Francalancia has worked on advertising for companies like Logitech, Disney, and Timex. He’s also worked on an Emmy-nominated production for Hulu. After agreeing to work on the project, King and Francalancia needed a director of photography. Francalancia looked toward Alex Paul, a senior at The Media School.
“As soon as Kelly said, ‘I need a director as well,’ I said, ‘Well, let’s, let’s keep it in the IU system,’” Francalancia explained. “I really wanted to empower a student, and I felt like Alex could have immediately done that.”
Paul and Francalancia met last spring when Francalancia was working on a documentary about the Little 500. Paul, a senior at The Media School, was ecstatic about the chance to work on the commercial. He had worked on online advertisements before, but never anything that aired on television.
“This is a cool opportunity for me as a student to be like, ‘This piece of media that I’m going to make will be airing on the Big Ten Network’ and networks like that,” Paul said. “So, I thought that was a pretty awesome opportunity that I never had working on an actual ad spot for television before.”
After Parrish’s NIL deal with Owen County State Bank was finalized, Paul, Francalancia, and King had a storyboard meeting. They decided on the “back home” theme of the commercial because of Parrish’s background.
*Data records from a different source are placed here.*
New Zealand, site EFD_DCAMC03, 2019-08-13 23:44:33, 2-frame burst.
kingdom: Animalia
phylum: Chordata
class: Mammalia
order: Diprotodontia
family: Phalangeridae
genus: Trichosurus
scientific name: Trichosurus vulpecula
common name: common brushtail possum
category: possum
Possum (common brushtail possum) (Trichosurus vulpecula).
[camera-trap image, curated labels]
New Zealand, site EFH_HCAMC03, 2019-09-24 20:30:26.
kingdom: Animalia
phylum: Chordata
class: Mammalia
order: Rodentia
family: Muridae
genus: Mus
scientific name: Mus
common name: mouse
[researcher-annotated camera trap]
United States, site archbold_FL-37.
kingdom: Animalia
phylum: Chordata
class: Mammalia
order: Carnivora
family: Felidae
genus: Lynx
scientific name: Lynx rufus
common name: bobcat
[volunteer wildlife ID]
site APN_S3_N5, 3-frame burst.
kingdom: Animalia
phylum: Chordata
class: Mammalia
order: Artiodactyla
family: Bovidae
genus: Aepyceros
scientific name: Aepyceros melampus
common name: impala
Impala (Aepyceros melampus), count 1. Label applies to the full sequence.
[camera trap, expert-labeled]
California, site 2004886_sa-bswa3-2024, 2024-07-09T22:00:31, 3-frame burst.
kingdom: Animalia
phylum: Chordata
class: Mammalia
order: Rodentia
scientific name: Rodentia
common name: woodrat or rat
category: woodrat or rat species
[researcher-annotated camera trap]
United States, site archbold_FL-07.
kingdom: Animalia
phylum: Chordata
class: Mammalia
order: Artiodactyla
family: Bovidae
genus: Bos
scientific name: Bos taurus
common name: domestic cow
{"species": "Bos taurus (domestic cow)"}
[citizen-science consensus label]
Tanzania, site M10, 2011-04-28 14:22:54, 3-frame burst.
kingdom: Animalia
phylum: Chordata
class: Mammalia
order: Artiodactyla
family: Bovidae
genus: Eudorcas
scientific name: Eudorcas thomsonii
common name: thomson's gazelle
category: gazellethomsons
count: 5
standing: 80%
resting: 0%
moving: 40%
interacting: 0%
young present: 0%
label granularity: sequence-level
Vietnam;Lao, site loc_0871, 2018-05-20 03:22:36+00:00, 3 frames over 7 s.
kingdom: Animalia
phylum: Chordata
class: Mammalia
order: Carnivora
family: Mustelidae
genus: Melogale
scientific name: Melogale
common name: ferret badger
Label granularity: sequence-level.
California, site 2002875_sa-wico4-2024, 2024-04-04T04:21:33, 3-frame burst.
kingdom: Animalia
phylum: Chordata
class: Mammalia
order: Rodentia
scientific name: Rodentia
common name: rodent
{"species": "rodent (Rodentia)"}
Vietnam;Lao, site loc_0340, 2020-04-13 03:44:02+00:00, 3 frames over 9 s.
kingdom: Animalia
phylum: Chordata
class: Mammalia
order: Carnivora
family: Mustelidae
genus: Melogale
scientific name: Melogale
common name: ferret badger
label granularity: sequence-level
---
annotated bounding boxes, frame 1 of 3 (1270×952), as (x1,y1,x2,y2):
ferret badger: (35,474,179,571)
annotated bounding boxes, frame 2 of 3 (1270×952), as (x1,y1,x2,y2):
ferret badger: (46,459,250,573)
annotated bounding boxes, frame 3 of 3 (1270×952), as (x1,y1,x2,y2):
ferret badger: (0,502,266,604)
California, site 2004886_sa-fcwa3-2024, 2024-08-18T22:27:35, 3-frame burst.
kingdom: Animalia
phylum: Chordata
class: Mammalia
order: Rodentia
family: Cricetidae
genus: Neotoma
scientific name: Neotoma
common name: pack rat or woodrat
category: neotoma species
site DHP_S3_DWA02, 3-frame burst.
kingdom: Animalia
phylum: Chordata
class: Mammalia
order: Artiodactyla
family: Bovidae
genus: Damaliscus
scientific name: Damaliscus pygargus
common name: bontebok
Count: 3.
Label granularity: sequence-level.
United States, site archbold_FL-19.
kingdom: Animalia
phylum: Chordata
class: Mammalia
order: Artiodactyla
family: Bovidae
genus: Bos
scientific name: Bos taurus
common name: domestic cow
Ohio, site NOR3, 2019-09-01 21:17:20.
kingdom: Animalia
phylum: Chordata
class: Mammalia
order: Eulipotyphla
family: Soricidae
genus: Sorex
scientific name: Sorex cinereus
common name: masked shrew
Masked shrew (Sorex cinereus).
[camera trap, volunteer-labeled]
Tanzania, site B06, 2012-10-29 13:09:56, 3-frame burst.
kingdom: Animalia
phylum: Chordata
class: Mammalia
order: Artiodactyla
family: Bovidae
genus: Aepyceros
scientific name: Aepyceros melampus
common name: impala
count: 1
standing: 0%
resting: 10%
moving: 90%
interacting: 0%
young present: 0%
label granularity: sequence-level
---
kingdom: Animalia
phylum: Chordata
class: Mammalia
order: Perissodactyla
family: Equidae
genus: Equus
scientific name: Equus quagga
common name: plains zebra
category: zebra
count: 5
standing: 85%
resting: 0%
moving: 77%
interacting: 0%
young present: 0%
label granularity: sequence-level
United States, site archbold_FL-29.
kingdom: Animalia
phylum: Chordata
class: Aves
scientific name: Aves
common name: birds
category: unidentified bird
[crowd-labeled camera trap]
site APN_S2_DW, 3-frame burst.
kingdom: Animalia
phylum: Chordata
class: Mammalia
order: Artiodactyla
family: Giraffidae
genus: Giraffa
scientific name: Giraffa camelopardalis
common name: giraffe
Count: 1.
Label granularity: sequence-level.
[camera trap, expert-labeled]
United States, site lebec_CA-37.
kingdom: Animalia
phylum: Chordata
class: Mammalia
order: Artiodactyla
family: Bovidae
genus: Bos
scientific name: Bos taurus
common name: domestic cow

Parrish, a Fishers, Indiana, native, began her college career at the University of Oregon. Last spring, she transferred to IU after two years at Oregon. The commercial focuses on her transition back to Indiana and how Owen County State Bank can assist anyone on the move.
“Life is full of transitions, and the fact of the matter is those big transitions — like you’re moving, or you’re going to college, or you’re getting married, or you’re having a baby — they usually cost a lot of money and you need your bank involved,” King said.
Francalancia and Paul went to McCormick’s Creek State Park in Spencer, Indiana, after the storyboard meeting. From there, they set up the shots and arranged their vision of the commercial around the park in Owen County. Paul was appreciative of the opportunity to work on a high-quality production.
“It feels more like you’re on a bit of a big production shift that you would go do in New York City or Los Angeles, but you’re getting that experience right here in Bloomington,” Paul said.
Both King and Francalancia wish to continue using freelance students from The Media School in the future. King said she doesn’t just look for students to take orders. She enjoys working with students like Paul, who contributed to the creative team during the commercial’s production process.
“We have incredible talent here at Indiana University, especially in The Media School, when it comes to media type of projects,” King said. “And the best way that the students can learn is by giving them real, hands-on projects like this. So, I encourage others to take advantage of the amazing talent right here in Bloomington on our campus.”
Francalancia will also look to use Media School students in his project. He wants to employ students as production assistants, production coordinators, or any other role needed for his professional projects.
“It’s life-changing,” Francalancia claimed. “To basically be in a classroom for four years talking about things and then actually being on set or a part of a production — whether it’s the development side or the post-production side — it could really change the mindset of what a student wants to be.”